» **PASSAGE SHOWN**

The stack is an essential data structure for this solution, and here’s why:
A stack helps in maintaining the path. When visiting an airport, we’re not sure if this path will lead to a solution (because it might end up in a dead-end). Hence, pushing the airports to the stack gives us the flexibility to backtrack easily (by popping out the last visited airport) if we reach a dead-end.
When all destinations from an airport are exhausted, it means we have found the end of that particular path. At this moment, by adding the airport to our final result and removing it from the stack, we backtrack to find the remaining itinerary.
The graph for this solution is a dictionary (specifically, a defaultdict for ease of handling non-existing keys). The keys of this dictionary are the source airports, and the values are a list of destination airports. Importantly, these destinations are sorted in reverse lexicographical order because we will be utilizing the pop() function to retrieve and remove the last element from these lists. This ensures that we always get the smallest lexical destination available without any extra computational overhead.
Steps
- Convert the given list of tickets into a graph where each node (airport) points to a list of its destinations.
- Sort the destinations in reverse lexicographical order to aid in retrieving the smallest lexical order when using pop().
- Use a stack to iteratively traverse the graph, always trying to go to the smallest lexical destination possible.
- When stuck at a node (airport) with no unvisited outbound paths, add it to the final itinerary.
- Continue the process until the stack is empty.
Solution
from collections import defaultdict
def findItinerary(tickets):
graph = defaultdict(list) # Convert tickets into a graph with destinations for each departure
for src, dest in sorted(tickets, reverse=True):
graph[src].append(dest)
stack = ["JFK"]
result = []
while stack: # Traverse the graph using the stack
while graph[stack[-1]]:
stack.append(graph[stack[-1]].pop())
result.append(stack.pop())
return result[::-1] # The result will be in reverse order
# because of the way nodes are added to the result

» **REQUIRED TASK A**
Translate this sentence from the itinerary passage into Spanish: "The keys of this dictionary are the source airports, and the values are a list of destination airports."
» **REQUIRED TASK B**
Write out the stretch of the itinerary passage that begins at the words "- When stuck" and ends after the words "graph[src].append(dest)".

(Stored records)

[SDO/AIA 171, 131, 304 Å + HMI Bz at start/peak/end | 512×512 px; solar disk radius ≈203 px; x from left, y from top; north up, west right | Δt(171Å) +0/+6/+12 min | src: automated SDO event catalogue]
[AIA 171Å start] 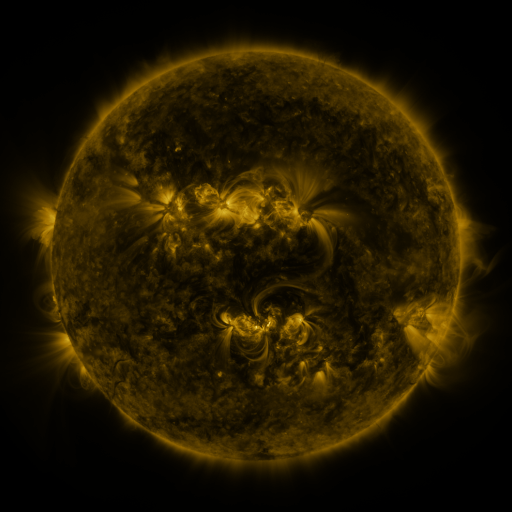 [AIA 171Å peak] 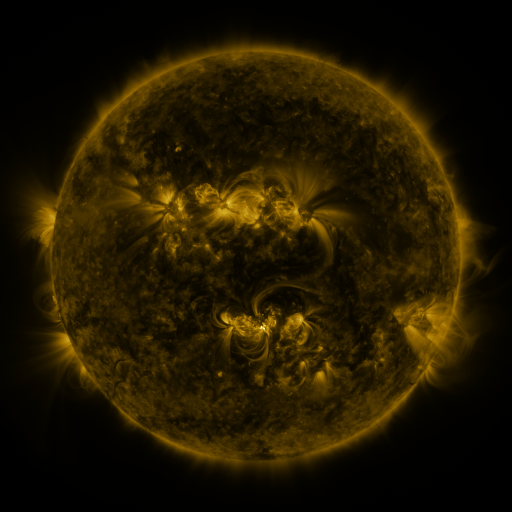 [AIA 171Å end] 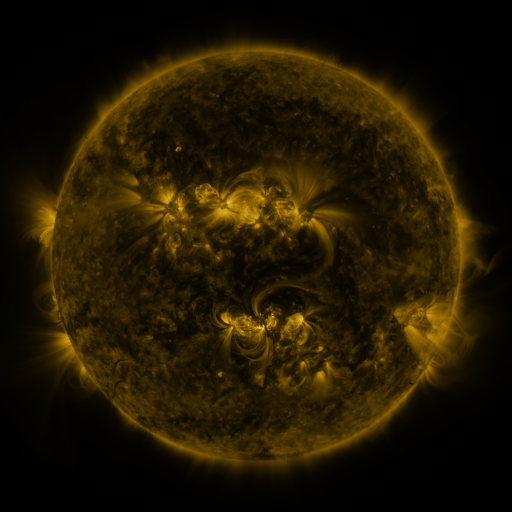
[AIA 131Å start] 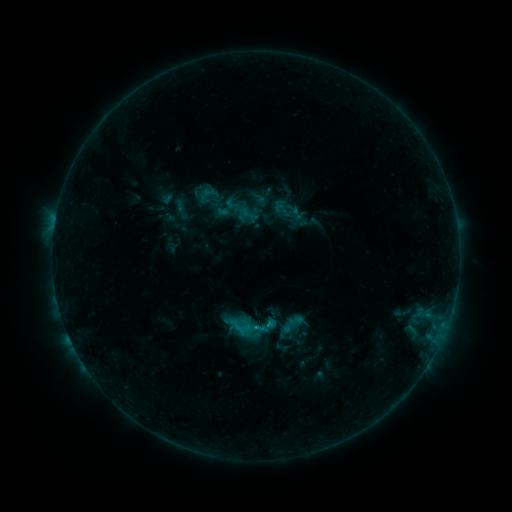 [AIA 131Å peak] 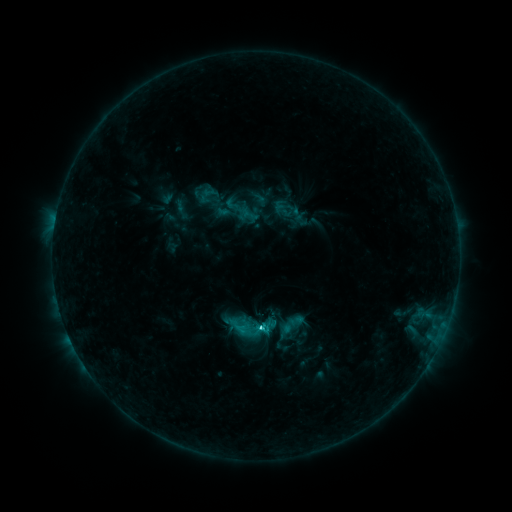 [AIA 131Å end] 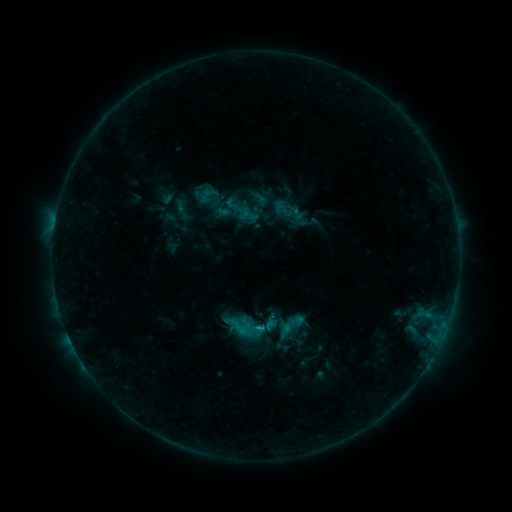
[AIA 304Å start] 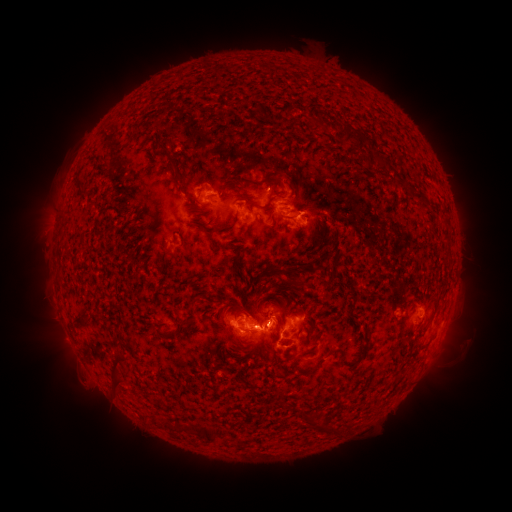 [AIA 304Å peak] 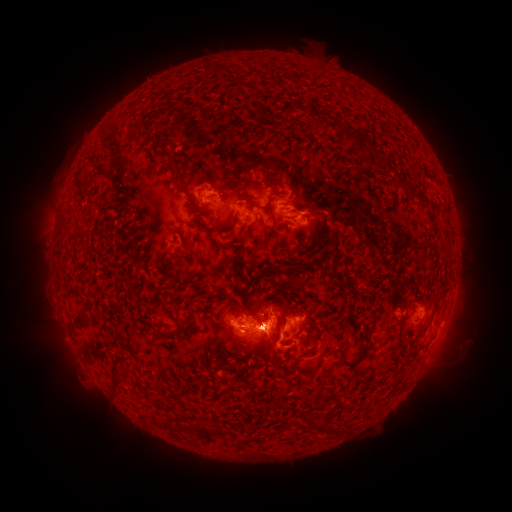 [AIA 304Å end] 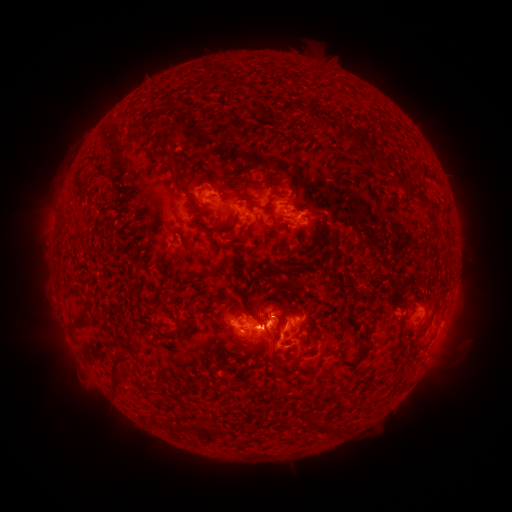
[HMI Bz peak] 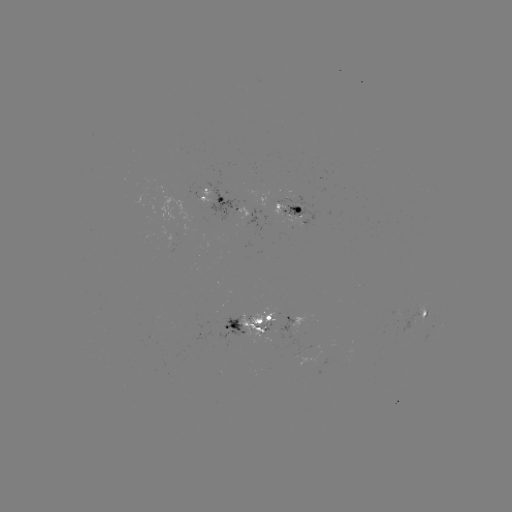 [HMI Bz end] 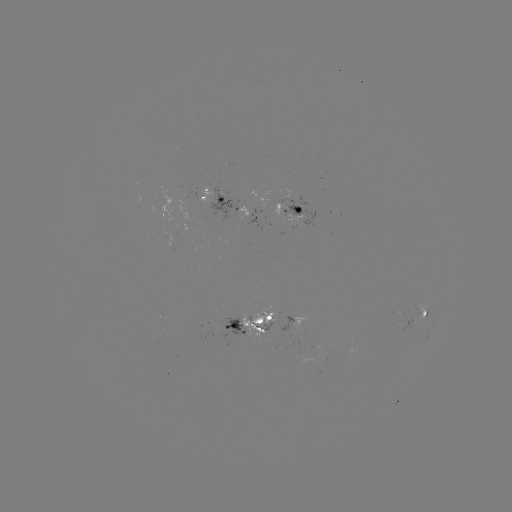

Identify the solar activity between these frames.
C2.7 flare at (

» **CORRECT RESPONSE A**
Las claves de este diccionario son los aeropuertos de origen, y los valores son una lista de aeropuertos de destino.

» **CORRECT RESPONSE B**
- When stuck at a node (airport) with no unvisited outbound paths, add it to the final itinerary.
- Continue the process until the stack is empty.
Solution
from collections import defaultdict
def findItinerary(tickets):
graph = defaultdict(list) # Convert tickets into a graph with destinations for each departure
for src, dest in sorted(tickets, reverse=True):
graph[src].append(dest)